Maarten Paes mendapat kontrak 3,5 tahun hingga pertengahan 2029 dengan nilai transfer lebih dari €1 juta yang jika dikonversikan ke rupiah mencapai Rp20 miliar.
“Ajax menyepakati kesepakatan untuk mendatangkan Maarten Paes dari FC Dallas ke MLS secara permanen. Kontrak hingga Juni 2029,” ungkap @fabrizioromano.
Beberapa kemungkinan melatarbelakangi transfer Maarten Paes ke Ajax Amsterdam, mulai dari penampilan gemilangnya di FC Dallas sampai kebutuhan kiper baru.
Di FC Dallas, Maarten Paes sempat mengemban jabatan kapten hingga terpilih ke dalam skuad All Star Major League Soccer (MLS) pada tahun 2025 kemarin.

- Instagram @maartenpaes
Apalagi, Ajax Amsterdam tengah mengantisipasi kepergian Remko Pasveer yang akan pensiun serta Vitezslav Jaros yang masa peminjamannya telah berakhir.
Di sisi lain, nada sumbang tidak bisa dilepaskan dari kabar kepindahan Maarten Paes ke Ajax.
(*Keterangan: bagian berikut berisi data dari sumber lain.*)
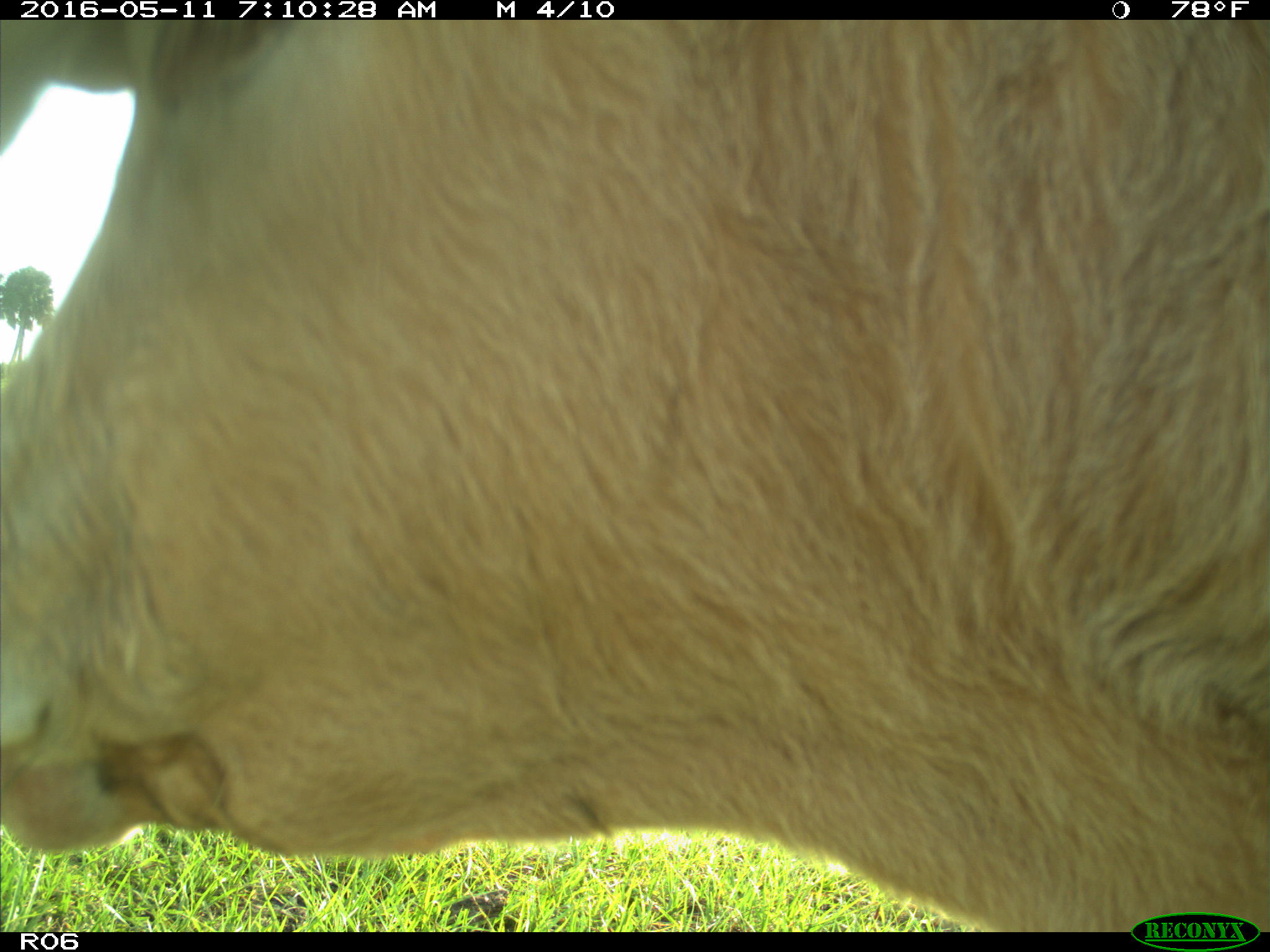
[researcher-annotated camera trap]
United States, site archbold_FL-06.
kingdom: Animalia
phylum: Chordata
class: Mammalia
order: Artiodactyla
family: Bovidae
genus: Bos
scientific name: Bos taurus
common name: domestic cow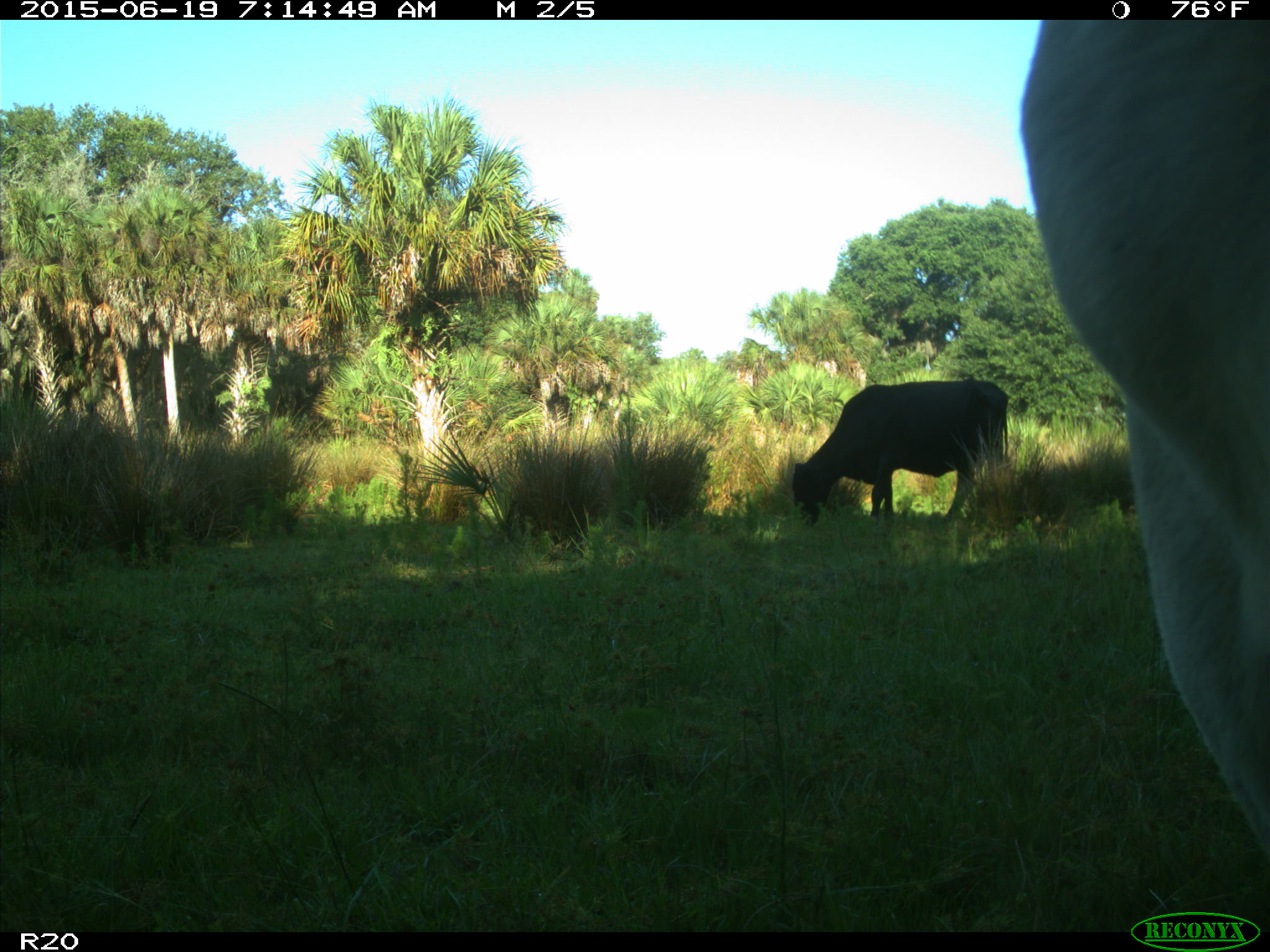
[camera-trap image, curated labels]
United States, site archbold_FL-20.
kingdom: Animalia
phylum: Chordata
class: Mammalia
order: Artiodactyla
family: Bovidae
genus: Bos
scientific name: Bos taurus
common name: domestic cow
Bos taurus (domestic cow).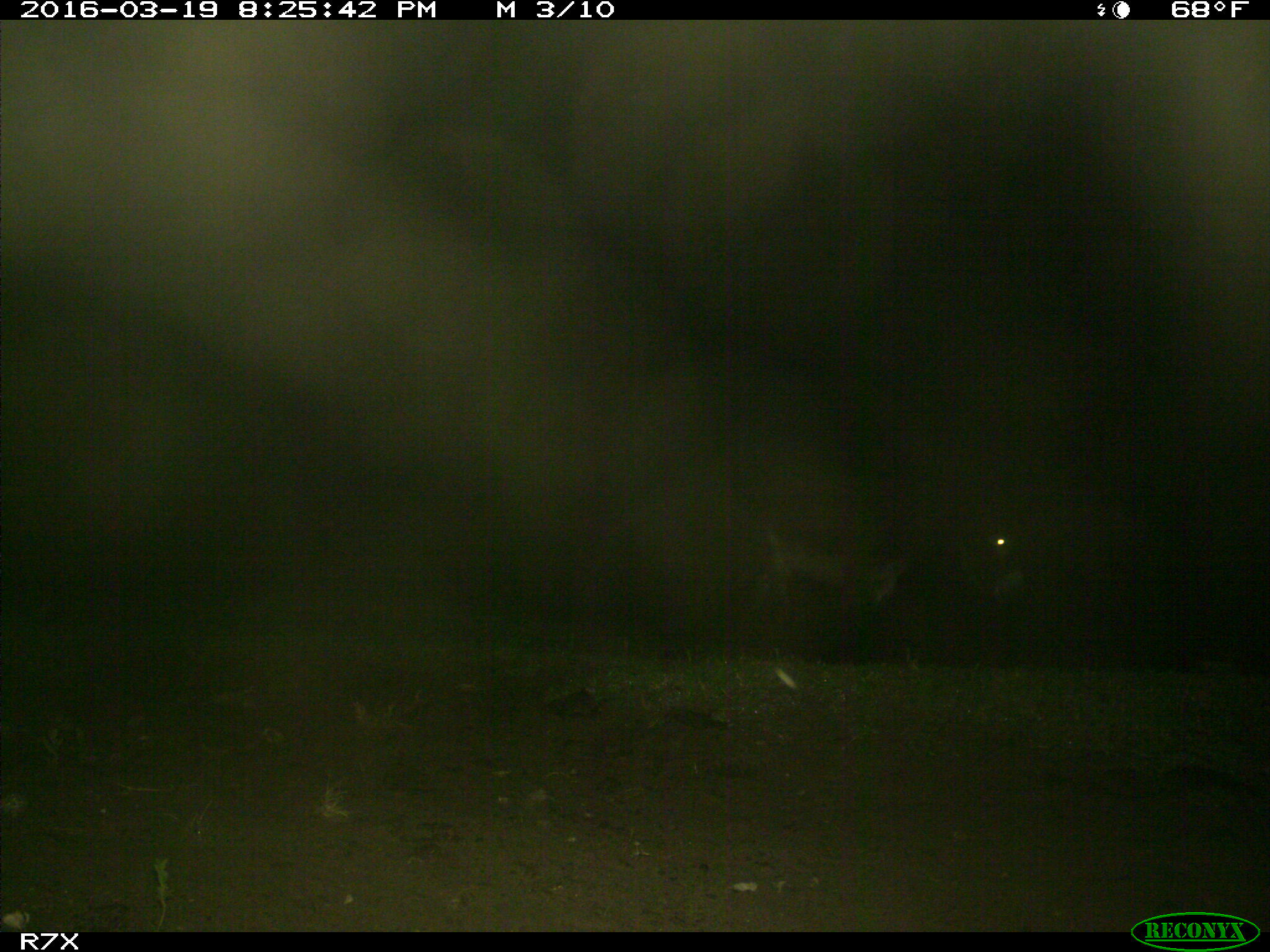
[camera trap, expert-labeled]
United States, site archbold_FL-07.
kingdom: Animalia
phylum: Chordata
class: Mammalia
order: Perissodactyla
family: Equidae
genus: Equus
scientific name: Equus africanus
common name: african wild ass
Equus africanus (african wild ass).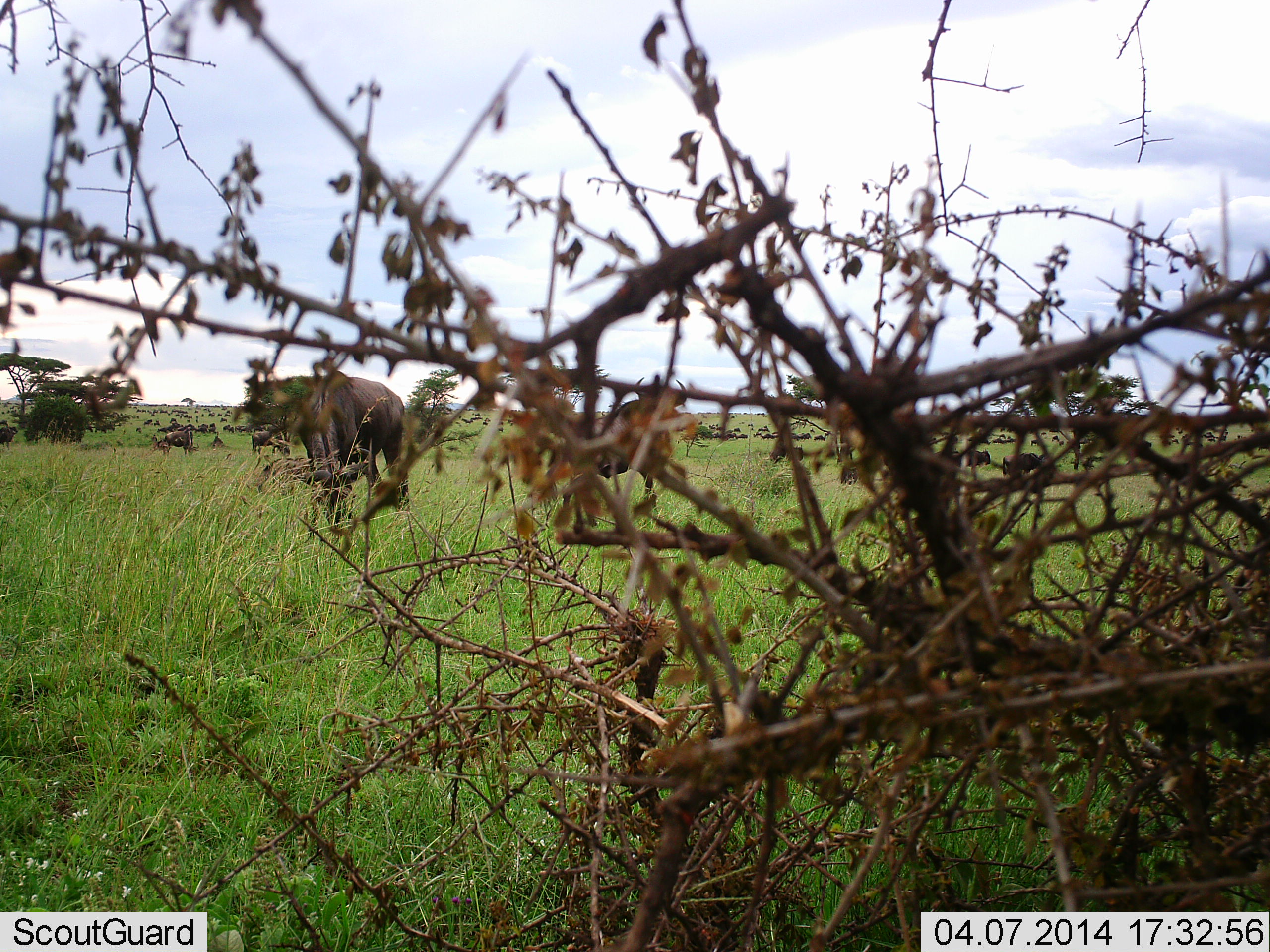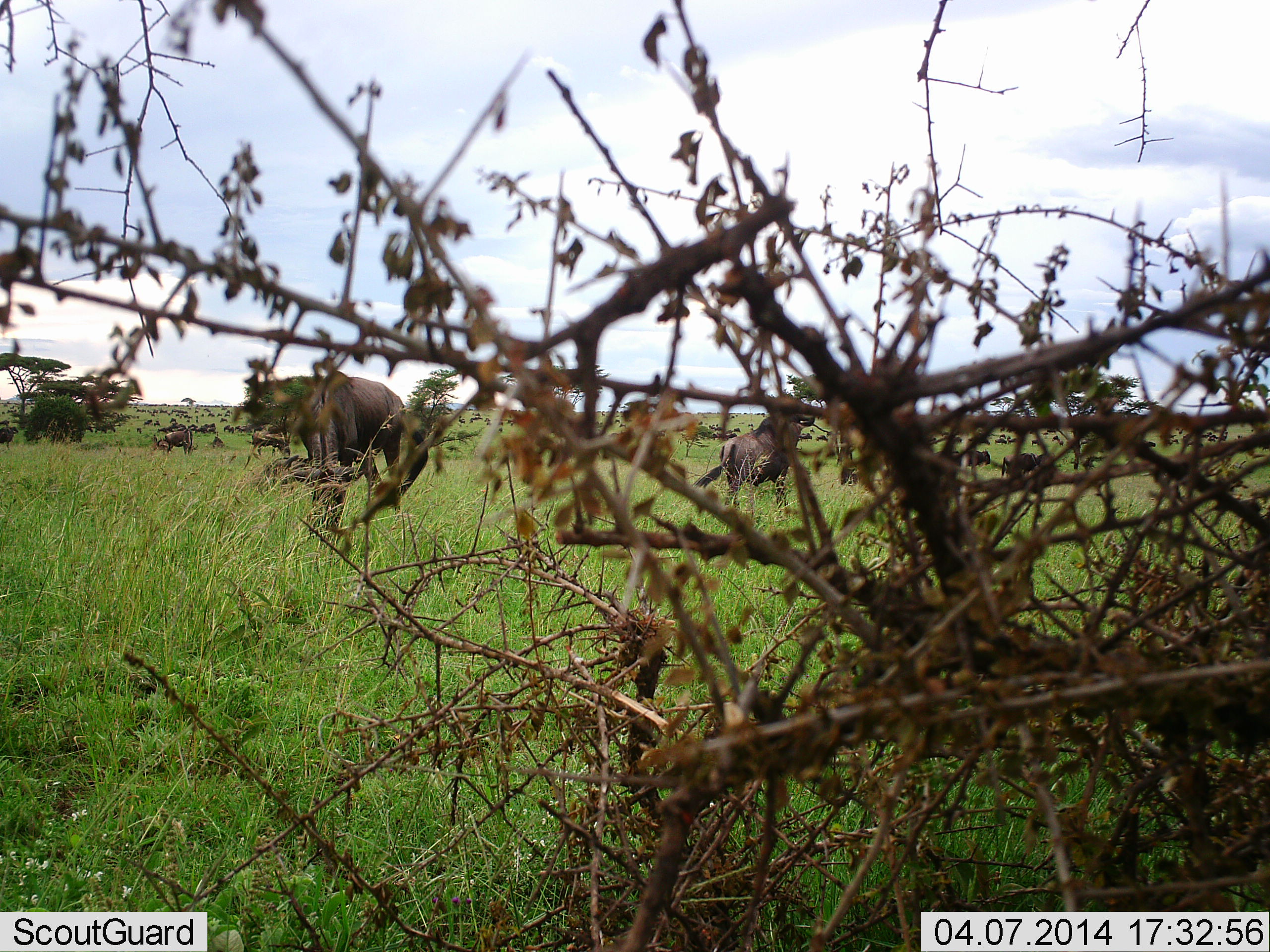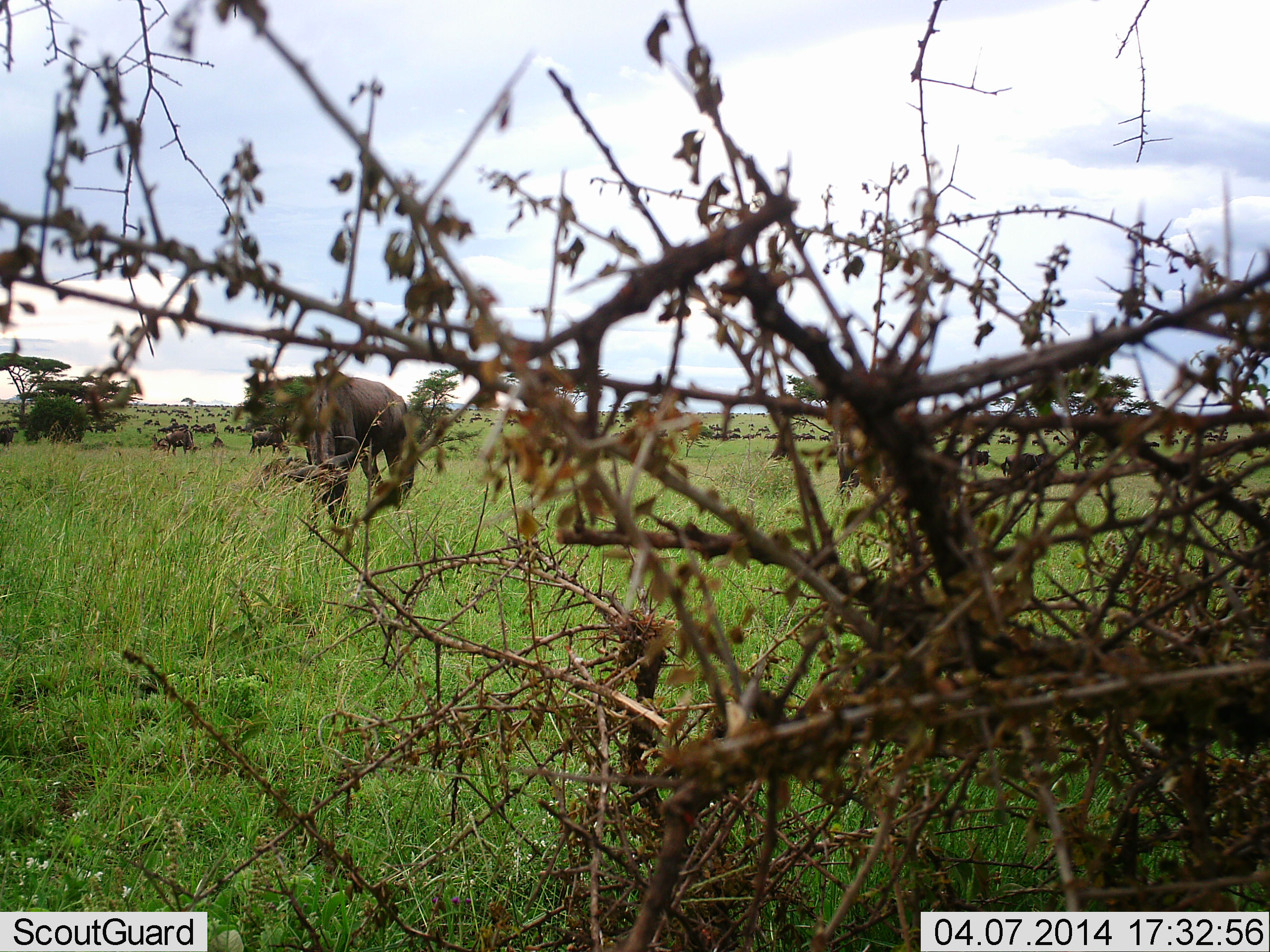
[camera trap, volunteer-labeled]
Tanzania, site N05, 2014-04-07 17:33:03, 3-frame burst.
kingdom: Animalia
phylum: Chordata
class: Mammalia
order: Artiodactyla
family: Bovidae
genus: Connochaetes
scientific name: Connochaetes taurinus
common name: blue wildebeest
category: wildebeest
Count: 4.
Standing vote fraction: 58%.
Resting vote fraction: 0%.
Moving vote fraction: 92%.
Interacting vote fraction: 0%.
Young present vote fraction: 8%.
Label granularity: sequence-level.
Ada yang menyayangkan jika ia hanya jadi cadangan di sana.
Namun yang lebih membuat geleng-geleng kepala adalah pernyataan dari media Belanda Voetbalprimeur yang menyebut jika Maarten Paes sebetulnya tak dibutuhkan Ajax.
“Klub asal Amsterdam itu sibuk memperkuat skuad mereka dalam beberapa pekan terakhir. Namun, tampaknya Ajax tidak sedang mencari kiper baru,“ ujar Voetbalprimeur, Rabu (28/1).
Menurut media Belanda tersebut, transfer Maarten Paes ini merupakan andil dari Dirtek Ajax Jordi Cruyff yang merupakan Penasihat PSSI dan Timnas Indonesia.
“Transfer tersebut kemungkinan besar berasal dari direktur teknik Jordi Cruyff, yang selain peran barunya di Ajax, juga menjabat sebagai penasihat Asosiasi Sepak Bola Indonesia,“ jelasnya.
Adapun di artikel yang berbeda, Ajax Amsterdam justru dikatakan telah membidik Maarten Paes sejak dua tahun lalu atau sebelum dia menjadi WNI.

- Instagram @pssi
Bahkan, Jordi Cruyff saja saat itu belum menjabat sebagai Penasihat di PSSI sehingga dua artikel ini terasa sangat kontradiktif menanggapi isu Maarten Paes.
“Paes telah menjadi incaran Ajax di Amsterdam selama hampir dua tahun, menurut sumber yang dekat dengan klub kepada situs web ini,” tulis Voetbalprimeur lagi.
Eredivisie bukan tempat yang asing untuk Maarten Paes. Sebagai pemain kelahiran Belanda, sang kiper tentu mengawali karier sepak bolanya di negara ini.
Lahir di Nijmegen, Maarten Paes memulai kiprahnya bersama NEC Nijmegen pada 2016 sebelum hengkang ke FC Utrecht dua tahun setelahnya.
Pada tahun 2022, Maarten Paes membuat gebrakan besar dengan gabung klub MLS FC Dallas. Tak disangka, ia menjadi pemain kunci di sini dalam empat musim terakhir.
Di FC Dallas jugalah, Maarten Paes menerima tawaran dari PSSI untuk menjadi pemain Timnas Indonesia karena dia merupakan blijvers asal Pare, Jawa Timur.